- 提示文 -
【野球肘】競技復帰に向けての治療は早めに!投球禁止期間でできることもあります。

野球肘とは、野球の投球動作により肘を痛めるスポーツ障害の総称です。野球選手の障害で最も多いのが「野球肘」です。当院でも2年間で約150人の野球肘とみられる患者さんが訪れました。

投球動作は、肘関節にさまざまな方向から強い負荷がかかります。そのため、骨、軟骨、靭帯、筋肉に障害が起こります。とくに成長期の子どもの骨や軟骨はまだ強くないため、投球動作の繰り返し(オーバーユース)によって、野球肘が起こりやすくなります。

そのような野球肘になると、一定の投球禁止を余儀なくされる場合もありますが、投球禁止期間でもできる練習はいくつかあります。本記事では、野球肘の治療方法について、投球禁止期間でもできることを交えながら説明していきます。

野球肘の原因・発生機序

繰り返しボールを投げることによって、肘への負担が過剰となることが主な原因です。とくに下の図のコッキング期~加速期にかけて、肘に大きな負担が強いられます。

投げすぎ以外にも、「肘下がり」や「体の開きが早い」といった不適切な投球フォームや全身の柔軟性低下、筋力不足なども野球肘の原因となります。

野球肘の症状

野球肘の主な症状

  • 投球時や投球後の痛み
  • 圧痛
  • 可動域制限
  • 球速の低下
  • 全力投球不能
  • 遠投距離の低下

などです。

野球肘の分類

野球肘には、内側型、外側型、後方型3タイプがあります。それぞれの代表的な疾患を下の表に示しています。

タイプ 代表的な疾患
内側型 内側側副靭帯損傷や内側上顆剥離骨折
外側型 上腕骨小頭の骨軟骨障害(離断性骨軟骨炎)
後方型 肘頭閉鎖不全、後方インピンジメント

内側型野球肘

投球動作のコッキング期に、肘の内側にかかる過剰な負荷(外反ストレス)によって、靭帯(内側側副靭帯)や腱、軟骨がひっぱられることで損傷や断裂を起こします。

構造的に最も弱い部分が年齢層によって異なるため、小児期(10~16歳)は、内側上顆靭帯付着部の裂離骨折が多く、青年期(17歳~)では、内側側副靭帯(MCL)の損傷が多いとされています。

外側型野球肘

外側型野球肘は12歳前後の少年野球選手に多く発生します。

肘の外側で、上腕骨小頭と橈骨頭が衝突し、骨・軟骨が剥がれたり傷んだりします。代表的なものとして、離断性骨軟骨炎(OCD)があります。

離断性骨軟骨炎が進行すると、軟骨が軟骨下骨(軟骨の下の骨)とともに離断し、「関節遊離体」(いわゆる関節ねずみ)となってしまいます。この場合は手術も検討します。

- 提供データ -
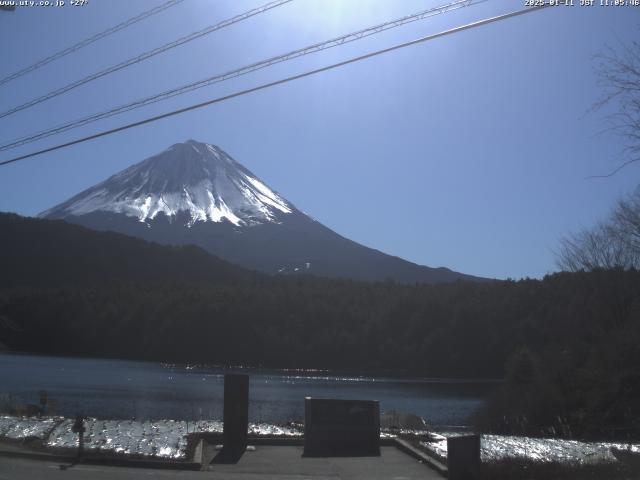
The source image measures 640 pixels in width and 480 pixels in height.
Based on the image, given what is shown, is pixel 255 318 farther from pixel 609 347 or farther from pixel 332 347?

- 課題内容 -
提示文によると、成長期の子どもに野球肘が起こりやすいのはなぜですか。1~3文で説明してください。

- 課題への回答 -
投球動作では肘関節にさまざまな方向から強い負荷がかかります。成長期の子どもの骨や軟骨はまだ強くないため、投球動作の繰り返し(オーバーユース)によって野球肘が起こりやすくなります。